Several measures were taken by the school to make it as safe as can be. Masks became enforced, desks were moved to be six feet apart, and social distancing was imposed on all levels due to the lack of positive results from masks. COVID-19 introduced something that has now become standard at BSM, which is the block schedule. In order to minimize social contact, the typical 8 period day shortened into 4. This meant longer classes, going from 40 minutes to 80. “During the pandemic, we tried to limit numbers and we tried to restrict spacing of desks and all those kinds of things…and we’re still on that block schedule,” Assistant Principal Matt Weingartz said.

This is the first year that I’ve started to feel like it’s starting to feel back to normal. It’s been a lot more of a positive year.

— Matt Weingartz

One major change to schools and the world was the integration of Zoom into daily lives. Most teenagers have had to learn from a screen at least at one point in their life. However, no student was prepared for the significant amount of time in which students would have to do this. Logging onto zoom meetings for a class became the norm, which in turn impacted the way students learn. BSM had 10th, 11th, and 12th graders on a hybrid learning schedule, meaning that they were in person for half of the week; and on zoom for the other.
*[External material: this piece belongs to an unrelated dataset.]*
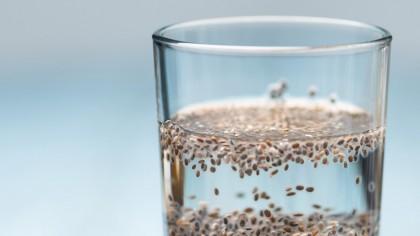 Νερό με σπόρους Chia: η απλή αλλά θαυματουργή διαιτητική συνταγή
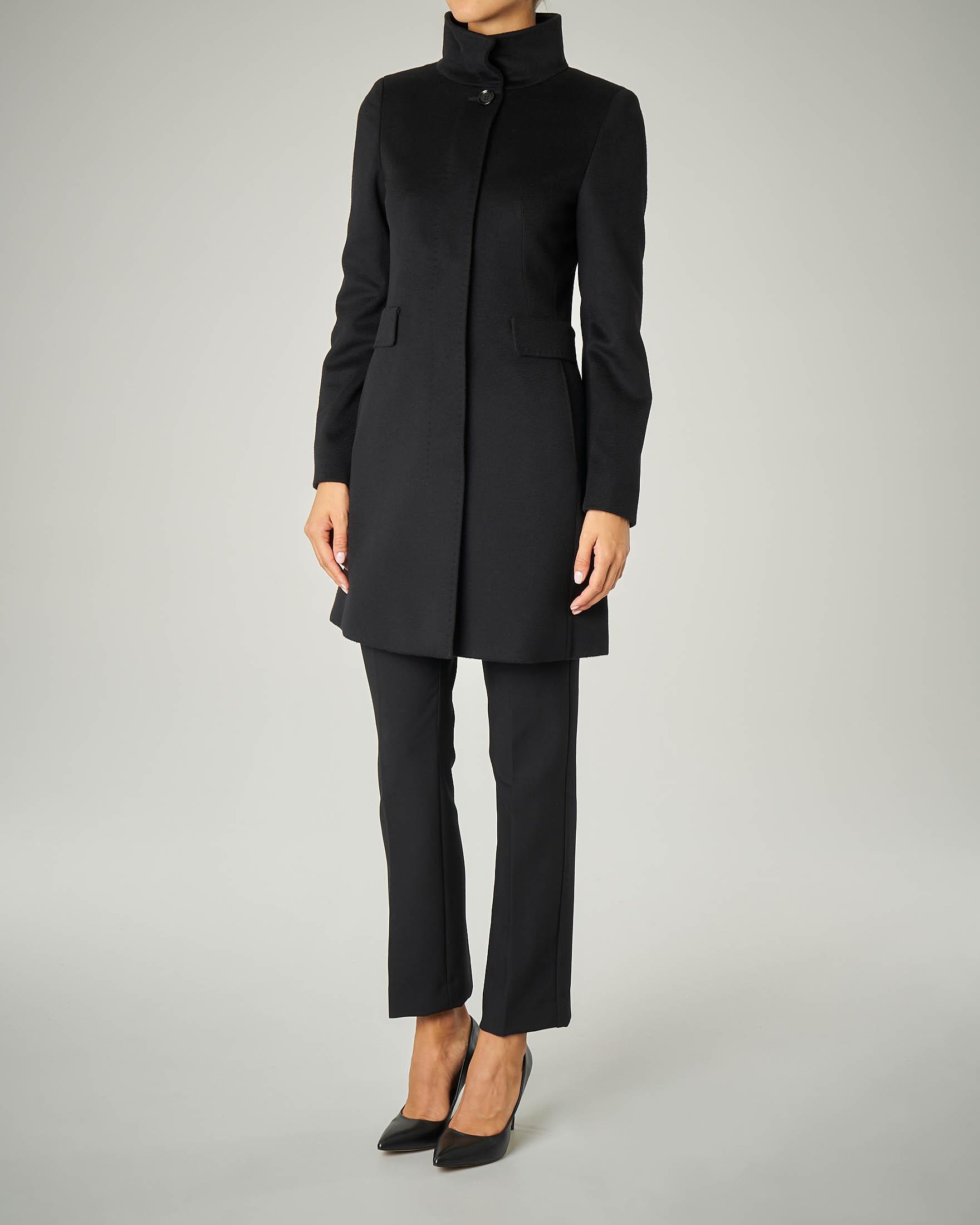 Cappotto nero sfiancato in pura lana con collo alto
Over time, some began to notice the detrimental influence this had on children. Students were falling behind in subjects essential to be successful in high school, creating more and more people having to retake courses. This created large numbers of students in classes years behind their grade level. “I wonder if some students don’t feel the confidence to take some of the classes that they might have…they might have just been like, ‘you know what, I’m gonna try this class, even though it might be harder for me.’ I think some students feel nervous about that and they’re still getting their feet wet with trying to get back into the type of student that they could be,” counselor Amy Larson said.

Overall, many have argued that the general aspect and culture of BSM has evolved since COVID-19. Although the block schedule has stayed, many things at BSM have adapted. The lunch room tables that required two to a seat now sit many, masks at school have become almost nonexistent, and there are rarely any students learning from zoom. “This is the first year that I’ve started to feel like it’s starting to feel back to normal. It’s been a lot more of a positive year. I think just even the stress of the pandemic was on students, on staff, on everybody. And it was a long time, three years. So I think just the overall stress, I think is less,” Weingartz said.